> [PASSAGE SHOWN]
Unlike most people I know, I've never taken exception to Jamie Oliver. I always thought he seemed a decent cove and, in contrast to other celebrity cooks, did not have a face you immediately wanted to slap, or a kitchen you wanted closed down. This was partly because I've never sampled one of his programmes, recipes, books, DVDs, or gadgets, but mainly because I knew nothing about him.

But that all changed last week. His wife gave birth to a son and they named him Buddy Bear. And this poor little chap will, I learned, be a brother to Poppy Honey, Daisy Boo, and Petal Blossom. Thus did Mr Oliver identify himself as a berk – one of the growing band of parents who call their children preposterous names. It is, I think, a form of child cruelty; not exactly worthy of a call to social services but a warning of sorts that all about the upbringing may not be as it should.

Jamie, as his parents had the sense to name him, now joins Australian soap star Ingo Rademacher who called his son Peanut; Geri Halliwell (a daughter, Bluebell Madonna); US actress Shannyn Sossamon (a son, Audio Science); Jordan (daughter, Princess Tiaamii); Frank Lampard (a daughter, Luna Coco Patricia); and US magician Penn Jillette (a daughter Moxie CrimeFighter). Nor is this nonsense confined to the celebrity classes. A few years ago, a geek in the US called his second son Version 2.0, football fans regularly name sons after their favourite team's entire squad of players, and, in New Zealand there are instances of sons called Satan and Triple M Rogue.

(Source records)
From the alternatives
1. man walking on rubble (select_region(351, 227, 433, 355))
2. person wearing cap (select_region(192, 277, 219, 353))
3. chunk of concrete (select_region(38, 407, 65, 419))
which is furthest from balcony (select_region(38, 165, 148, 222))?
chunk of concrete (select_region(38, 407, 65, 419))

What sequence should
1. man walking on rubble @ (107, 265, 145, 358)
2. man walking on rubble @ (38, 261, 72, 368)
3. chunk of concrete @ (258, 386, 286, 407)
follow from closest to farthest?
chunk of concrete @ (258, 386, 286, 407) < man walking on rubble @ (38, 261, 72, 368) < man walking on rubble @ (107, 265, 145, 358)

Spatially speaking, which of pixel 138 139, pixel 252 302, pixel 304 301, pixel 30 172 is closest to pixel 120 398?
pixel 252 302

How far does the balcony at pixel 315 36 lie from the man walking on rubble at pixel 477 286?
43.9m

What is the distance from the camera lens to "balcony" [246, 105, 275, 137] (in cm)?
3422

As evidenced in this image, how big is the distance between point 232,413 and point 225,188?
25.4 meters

> [EXERCISE OBJECTIVE] According to the passage on celebrity children's names, what did US magician Penn Jillette name his daughter?

> [EXERCISE OUTPUT] Moxie CrimeFighter